# SET TASK
Rewrite everything from the line containing "If arranged from" down to the end of the records, request included, multiplying each coordinate in the answers by 2.3 and rounding to whole numbers, with halves rounded up. Leave the numbers in the request unchanged, and give only these lines.

[Records of spatial reasoning questions]
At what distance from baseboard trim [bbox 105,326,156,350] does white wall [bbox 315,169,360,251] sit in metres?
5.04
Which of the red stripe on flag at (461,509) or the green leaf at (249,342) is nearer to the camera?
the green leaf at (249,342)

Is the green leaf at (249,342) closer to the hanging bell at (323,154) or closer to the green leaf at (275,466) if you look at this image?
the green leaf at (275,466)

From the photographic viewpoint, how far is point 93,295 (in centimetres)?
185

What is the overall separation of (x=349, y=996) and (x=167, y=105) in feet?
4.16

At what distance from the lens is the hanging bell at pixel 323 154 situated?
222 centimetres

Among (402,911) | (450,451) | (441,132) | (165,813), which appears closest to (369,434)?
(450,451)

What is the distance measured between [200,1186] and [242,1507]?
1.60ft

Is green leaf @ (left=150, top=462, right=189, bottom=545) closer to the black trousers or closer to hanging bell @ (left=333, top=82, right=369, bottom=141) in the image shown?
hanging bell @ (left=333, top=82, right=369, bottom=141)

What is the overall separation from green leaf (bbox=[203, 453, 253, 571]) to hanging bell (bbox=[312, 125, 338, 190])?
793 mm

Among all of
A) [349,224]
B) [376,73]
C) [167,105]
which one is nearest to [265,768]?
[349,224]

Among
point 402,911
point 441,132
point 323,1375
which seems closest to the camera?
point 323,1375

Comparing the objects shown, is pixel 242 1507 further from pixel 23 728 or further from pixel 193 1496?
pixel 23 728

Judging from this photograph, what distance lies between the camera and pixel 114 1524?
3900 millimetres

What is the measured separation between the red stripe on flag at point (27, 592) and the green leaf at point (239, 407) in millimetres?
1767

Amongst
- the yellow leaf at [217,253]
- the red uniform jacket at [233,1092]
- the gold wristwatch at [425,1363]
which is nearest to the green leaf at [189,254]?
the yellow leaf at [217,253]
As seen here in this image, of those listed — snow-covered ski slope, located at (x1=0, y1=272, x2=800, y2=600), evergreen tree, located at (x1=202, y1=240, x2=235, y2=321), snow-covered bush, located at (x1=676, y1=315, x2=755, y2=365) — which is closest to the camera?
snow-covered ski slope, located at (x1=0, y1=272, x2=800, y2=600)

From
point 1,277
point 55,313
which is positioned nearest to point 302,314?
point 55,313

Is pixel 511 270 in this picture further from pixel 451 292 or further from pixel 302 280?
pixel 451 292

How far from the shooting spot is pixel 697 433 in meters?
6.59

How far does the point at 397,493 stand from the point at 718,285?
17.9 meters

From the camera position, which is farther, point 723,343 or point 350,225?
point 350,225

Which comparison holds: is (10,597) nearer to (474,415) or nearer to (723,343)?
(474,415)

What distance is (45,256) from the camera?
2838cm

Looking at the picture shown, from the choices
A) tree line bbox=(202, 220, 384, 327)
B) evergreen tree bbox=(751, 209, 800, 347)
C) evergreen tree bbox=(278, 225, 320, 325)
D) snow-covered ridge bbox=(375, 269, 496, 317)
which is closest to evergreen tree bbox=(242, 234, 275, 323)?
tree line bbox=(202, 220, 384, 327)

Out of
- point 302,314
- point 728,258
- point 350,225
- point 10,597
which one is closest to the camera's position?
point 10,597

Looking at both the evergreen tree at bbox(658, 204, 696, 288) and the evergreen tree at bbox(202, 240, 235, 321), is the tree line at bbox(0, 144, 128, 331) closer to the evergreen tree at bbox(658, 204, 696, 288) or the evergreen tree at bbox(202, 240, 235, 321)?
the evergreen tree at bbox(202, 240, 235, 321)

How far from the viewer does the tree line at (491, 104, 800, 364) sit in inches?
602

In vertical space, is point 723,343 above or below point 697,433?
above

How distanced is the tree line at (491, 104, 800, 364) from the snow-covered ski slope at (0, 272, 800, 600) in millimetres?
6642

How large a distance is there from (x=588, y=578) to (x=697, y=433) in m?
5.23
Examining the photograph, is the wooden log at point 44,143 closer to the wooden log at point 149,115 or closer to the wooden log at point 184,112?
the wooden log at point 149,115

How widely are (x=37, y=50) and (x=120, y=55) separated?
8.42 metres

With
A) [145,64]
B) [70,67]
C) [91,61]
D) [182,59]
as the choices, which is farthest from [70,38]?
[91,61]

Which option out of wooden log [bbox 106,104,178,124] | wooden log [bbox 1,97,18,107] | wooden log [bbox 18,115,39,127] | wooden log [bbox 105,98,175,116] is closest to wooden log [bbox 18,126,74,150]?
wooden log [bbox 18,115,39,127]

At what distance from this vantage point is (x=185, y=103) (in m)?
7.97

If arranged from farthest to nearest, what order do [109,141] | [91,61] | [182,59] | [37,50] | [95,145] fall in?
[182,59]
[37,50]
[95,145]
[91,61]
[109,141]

# FULL SOLUTION
If arranged from farthest to nearest, what order do [109,141] | [91,61] | [182,59] | [37,50] | [95,145] fall in?
[419,136]
[85,115]
[219,334]
[209,140]
[251,324]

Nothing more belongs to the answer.